The center of the town, or at least this town, as it unfolded before you when you first crested that singular hill, was what it’s owner only half laughingly termed “the town hall.” More than a saloon, more than a dance hall, it was somewhere in between, with the bulk of it being mostly brothel. It was of course a far cry from the finer parlor houses in towns where many of the men came from, but no one minded the lack of formality. Not here. When it came down to it, no one missed quiet prattlings, recitations or songs from more demure sorts of harlots. As weather turned bitterly cold, one didn’t care about the lack of paper upon the walls or rugs on the bare board floor. One doesn’t mind a lack of finery as long as there is liquor in the belly, and the warm body of a woman to share a bed. Nor did anyone mind the raging heat of summer when a beer was held in one hand and a girl sat upon a knee; where one could more easily observe her mopping up beads of sweat from exposed décolletage with lovely, seductive grace. Neither did the women mind mud on their boots and curses upon everyone’s tongue, not so long as there was money in their hand and a roof over their head.
As long as the proprietor of the establishment kept drink and women on hand, no one minded much of anything at all.

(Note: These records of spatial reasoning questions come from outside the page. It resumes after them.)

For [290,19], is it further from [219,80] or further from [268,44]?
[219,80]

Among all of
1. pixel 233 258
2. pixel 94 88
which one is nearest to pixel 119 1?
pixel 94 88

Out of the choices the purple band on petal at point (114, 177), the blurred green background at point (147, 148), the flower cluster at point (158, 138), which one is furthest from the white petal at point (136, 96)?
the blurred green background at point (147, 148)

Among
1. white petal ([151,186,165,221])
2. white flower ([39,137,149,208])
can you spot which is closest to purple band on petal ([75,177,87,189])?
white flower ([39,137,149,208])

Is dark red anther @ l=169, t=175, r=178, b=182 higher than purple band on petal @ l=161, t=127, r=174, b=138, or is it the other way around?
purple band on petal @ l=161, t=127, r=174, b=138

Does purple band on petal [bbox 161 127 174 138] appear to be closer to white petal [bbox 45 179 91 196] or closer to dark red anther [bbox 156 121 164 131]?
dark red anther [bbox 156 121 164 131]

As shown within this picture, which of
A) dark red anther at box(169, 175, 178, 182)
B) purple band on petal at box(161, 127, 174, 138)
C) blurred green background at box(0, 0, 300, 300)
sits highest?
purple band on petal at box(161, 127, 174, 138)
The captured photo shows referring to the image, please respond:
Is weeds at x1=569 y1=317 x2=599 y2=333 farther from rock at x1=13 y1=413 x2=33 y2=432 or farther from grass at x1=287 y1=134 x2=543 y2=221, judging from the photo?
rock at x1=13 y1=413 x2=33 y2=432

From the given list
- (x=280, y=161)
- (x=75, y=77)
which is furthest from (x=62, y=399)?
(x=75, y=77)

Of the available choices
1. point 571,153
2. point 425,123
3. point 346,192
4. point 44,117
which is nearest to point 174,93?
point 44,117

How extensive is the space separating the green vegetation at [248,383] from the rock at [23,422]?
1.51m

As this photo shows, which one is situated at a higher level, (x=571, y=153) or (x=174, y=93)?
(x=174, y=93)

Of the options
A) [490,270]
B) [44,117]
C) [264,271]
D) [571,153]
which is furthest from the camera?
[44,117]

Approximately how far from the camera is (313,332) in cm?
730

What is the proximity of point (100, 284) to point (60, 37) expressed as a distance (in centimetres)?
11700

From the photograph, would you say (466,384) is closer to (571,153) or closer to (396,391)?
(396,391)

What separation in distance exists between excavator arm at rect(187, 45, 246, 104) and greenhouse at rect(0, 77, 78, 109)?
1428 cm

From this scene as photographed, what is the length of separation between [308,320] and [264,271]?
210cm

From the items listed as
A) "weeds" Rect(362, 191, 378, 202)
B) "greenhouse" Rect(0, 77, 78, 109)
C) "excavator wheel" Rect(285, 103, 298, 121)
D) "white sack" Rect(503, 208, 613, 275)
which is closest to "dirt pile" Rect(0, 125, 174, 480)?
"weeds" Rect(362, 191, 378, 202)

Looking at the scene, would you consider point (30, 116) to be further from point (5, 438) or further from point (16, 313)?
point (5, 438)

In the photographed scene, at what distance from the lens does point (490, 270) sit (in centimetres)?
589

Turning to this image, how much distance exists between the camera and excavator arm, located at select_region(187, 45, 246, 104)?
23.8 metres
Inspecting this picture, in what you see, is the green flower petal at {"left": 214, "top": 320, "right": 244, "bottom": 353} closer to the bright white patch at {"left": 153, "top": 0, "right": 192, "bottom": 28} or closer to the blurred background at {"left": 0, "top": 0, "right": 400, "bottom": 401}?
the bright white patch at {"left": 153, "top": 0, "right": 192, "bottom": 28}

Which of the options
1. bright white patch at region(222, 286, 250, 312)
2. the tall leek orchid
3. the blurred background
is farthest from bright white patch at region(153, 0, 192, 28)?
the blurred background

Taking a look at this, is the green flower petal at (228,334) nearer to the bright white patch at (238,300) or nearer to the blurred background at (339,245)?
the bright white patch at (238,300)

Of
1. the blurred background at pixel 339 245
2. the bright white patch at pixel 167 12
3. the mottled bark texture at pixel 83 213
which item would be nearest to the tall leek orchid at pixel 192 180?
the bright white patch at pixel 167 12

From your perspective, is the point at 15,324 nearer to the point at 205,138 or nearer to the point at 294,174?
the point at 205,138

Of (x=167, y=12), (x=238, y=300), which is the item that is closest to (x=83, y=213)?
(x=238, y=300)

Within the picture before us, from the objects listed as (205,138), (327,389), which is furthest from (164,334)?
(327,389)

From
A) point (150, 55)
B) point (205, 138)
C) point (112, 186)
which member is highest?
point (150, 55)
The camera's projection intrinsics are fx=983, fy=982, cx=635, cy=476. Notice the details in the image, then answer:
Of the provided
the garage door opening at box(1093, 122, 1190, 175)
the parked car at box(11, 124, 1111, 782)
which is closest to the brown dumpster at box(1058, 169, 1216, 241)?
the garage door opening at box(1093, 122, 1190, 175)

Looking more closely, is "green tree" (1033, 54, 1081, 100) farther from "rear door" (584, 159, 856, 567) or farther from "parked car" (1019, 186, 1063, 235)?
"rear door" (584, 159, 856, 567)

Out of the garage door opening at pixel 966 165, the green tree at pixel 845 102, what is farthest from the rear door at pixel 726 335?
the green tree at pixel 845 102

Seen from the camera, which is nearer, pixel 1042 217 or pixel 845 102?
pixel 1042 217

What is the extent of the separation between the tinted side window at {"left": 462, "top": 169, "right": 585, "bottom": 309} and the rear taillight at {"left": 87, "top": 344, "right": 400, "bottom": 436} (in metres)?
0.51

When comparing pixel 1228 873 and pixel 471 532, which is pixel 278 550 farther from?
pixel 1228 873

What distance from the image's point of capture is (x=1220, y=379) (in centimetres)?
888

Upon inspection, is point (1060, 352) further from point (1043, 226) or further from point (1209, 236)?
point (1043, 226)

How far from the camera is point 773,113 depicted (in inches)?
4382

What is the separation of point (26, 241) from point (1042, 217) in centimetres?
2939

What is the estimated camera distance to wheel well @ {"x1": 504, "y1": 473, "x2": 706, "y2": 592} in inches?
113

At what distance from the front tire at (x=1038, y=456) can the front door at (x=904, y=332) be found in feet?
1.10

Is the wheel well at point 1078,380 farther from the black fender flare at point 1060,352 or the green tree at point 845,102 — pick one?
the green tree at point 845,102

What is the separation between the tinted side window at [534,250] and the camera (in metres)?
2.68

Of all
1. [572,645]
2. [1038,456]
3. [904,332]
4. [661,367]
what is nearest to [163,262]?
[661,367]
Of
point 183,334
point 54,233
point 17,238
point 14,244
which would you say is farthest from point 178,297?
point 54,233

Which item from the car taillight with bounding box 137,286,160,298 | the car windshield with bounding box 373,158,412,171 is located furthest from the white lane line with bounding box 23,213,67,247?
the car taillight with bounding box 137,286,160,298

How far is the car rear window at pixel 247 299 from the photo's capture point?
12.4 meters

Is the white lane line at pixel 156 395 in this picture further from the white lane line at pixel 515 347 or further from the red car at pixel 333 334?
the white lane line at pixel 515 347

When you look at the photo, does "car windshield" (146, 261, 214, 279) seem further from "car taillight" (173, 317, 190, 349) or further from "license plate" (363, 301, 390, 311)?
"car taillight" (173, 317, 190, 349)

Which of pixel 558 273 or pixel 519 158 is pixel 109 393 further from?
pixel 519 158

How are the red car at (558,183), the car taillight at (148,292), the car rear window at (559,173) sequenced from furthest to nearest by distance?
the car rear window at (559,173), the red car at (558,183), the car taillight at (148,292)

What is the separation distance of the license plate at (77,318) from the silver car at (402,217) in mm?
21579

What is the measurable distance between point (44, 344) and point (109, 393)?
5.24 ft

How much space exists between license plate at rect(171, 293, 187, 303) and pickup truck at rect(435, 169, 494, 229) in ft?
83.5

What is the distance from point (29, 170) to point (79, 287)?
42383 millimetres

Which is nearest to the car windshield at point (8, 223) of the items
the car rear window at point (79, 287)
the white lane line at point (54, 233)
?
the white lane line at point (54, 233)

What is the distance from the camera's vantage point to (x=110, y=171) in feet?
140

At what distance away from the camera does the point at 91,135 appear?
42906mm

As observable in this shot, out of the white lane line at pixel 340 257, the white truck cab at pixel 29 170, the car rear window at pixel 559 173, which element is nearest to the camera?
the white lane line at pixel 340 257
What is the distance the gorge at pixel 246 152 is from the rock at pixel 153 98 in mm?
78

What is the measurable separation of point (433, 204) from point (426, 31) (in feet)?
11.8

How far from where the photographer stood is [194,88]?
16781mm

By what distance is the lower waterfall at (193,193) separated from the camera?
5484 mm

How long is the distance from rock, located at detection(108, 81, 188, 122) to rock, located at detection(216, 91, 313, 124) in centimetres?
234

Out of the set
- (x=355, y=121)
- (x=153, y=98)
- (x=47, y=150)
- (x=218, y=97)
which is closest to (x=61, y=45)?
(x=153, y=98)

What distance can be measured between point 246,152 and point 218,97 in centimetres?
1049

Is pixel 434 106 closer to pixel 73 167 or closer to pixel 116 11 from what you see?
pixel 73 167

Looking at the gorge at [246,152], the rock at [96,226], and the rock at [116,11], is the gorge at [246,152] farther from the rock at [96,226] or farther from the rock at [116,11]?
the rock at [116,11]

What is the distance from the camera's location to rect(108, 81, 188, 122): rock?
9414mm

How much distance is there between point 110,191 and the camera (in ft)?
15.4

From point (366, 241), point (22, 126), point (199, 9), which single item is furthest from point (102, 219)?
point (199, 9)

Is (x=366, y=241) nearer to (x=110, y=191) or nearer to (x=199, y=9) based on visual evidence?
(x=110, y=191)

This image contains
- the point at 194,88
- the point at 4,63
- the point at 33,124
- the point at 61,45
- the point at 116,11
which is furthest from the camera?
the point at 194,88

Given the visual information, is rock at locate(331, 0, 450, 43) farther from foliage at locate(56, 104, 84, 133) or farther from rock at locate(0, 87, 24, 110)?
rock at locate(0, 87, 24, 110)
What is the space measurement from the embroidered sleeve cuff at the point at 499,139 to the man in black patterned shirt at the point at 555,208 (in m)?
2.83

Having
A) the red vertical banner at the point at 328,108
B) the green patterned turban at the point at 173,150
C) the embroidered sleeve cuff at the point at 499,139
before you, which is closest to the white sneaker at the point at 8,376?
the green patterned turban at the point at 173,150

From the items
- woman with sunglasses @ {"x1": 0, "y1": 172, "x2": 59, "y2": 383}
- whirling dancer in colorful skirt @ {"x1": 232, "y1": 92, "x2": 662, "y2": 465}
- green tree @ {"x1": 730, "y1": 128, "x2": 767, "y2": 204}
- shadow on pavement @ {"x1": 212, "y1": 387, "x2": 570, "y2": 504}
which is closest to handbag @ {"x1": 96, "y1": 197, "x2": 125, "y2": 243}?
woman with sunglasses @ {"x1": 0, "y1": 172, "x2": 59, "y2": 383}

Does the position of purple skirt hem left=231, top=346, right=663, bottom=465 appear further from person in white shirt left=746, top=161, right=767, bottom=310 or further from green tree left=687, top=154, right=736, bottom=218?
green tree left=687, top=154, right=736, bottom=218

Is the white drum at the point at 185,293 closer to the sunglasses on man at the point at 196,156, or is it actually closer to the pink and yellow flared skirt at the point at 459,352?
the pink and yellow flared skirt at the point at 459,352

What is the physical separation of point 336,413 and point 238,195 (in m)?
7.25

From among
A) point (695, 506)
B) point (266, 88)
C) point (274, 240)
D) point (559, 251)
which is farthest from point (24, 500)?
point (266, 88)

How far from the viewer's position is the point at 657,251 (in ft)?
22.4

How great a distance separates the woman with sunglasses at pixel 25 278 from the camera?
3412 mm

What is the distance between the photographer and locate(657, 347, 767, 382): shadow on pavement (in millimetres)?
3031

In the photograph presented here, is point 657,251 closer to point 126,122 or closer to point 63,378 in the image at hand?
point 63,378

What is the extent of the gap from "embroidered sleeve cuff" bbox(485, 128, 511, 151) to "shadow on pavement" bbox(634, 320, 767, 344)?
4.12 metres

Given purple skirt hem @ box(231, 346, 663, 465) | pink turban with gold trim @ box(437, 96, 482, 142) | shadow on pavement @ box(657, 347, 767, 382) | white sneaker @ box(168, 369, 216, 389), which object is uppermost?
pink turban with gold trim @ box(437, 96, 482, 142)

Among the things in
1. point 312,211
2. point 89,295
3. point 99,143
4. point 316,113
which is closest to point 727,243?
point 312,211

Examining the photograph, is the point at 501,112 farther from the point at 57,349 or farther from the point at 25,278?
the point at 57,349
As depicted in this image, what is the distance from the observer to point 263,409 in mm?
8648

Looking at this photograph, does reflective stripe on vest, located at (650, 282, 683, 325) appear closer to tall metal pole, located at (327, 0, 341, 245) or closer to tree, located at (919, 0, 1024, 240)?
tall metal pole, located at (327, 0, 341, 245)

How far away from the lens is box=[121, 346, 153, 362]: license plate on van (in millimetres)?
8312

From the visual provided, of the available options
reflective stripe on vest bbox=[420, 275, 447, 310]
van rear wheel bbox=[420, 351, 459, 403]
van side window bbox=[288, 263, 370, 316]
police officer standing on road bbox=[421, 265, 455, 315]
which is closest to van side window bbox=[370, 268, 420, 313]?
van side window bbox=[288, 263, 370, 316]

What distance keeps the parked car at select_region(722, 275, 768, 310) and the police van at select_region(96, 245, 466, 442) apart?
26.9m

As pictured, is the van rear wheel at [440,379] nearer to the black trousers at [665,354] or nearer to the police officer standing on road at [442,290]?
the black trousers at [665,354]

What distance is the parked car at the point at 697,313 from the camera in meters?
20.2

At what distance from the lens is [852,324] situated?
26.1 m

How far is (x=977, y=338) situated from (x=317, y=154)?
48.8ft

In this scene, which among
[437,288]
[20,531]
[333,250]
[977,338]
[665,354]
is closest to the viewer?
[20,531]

This town had a reputation, Silver Bough did, for being the loudest and most raucous of any of the mining communities anyone had happened to visit. It earned the name “Devil’s Bough” for more than one reason, and not all of it sinful. There were more women here than most, more drinking, more dancing and no piety. No one went to bow their heads at church on Sunday to repent.
There was no church.
Some various denominations had come in now and then and set up tents, and for the man that ran the house of sin in Silver Bough, this was bad for business. Piety brought remorse and regret and fewer nights spent wasting spare funds on more licentious activities. This could not be tolerated. One by one, each pastor, preacher or priest that came in, was convinced to leave, or became swallowed up by sin themselves.
And so, Silver Bough sat day by day and year by year, settled slyly in the hills of the desert expanse. The stars cycled by with the seasons through ice covered winters and summers in hell. No one ever really thinking further than day by day and how much silver they could take from the earth and immediately spend.
Within this place of dirt and filth, one could on occasion lift their eyes to one of the upper windows of the “town hall” and see the visage of an angel. An angel of sin, but an angel no less. A single rose, blooming in the center of the depravity and din of the failing world around her. The Rose of Silver Bough.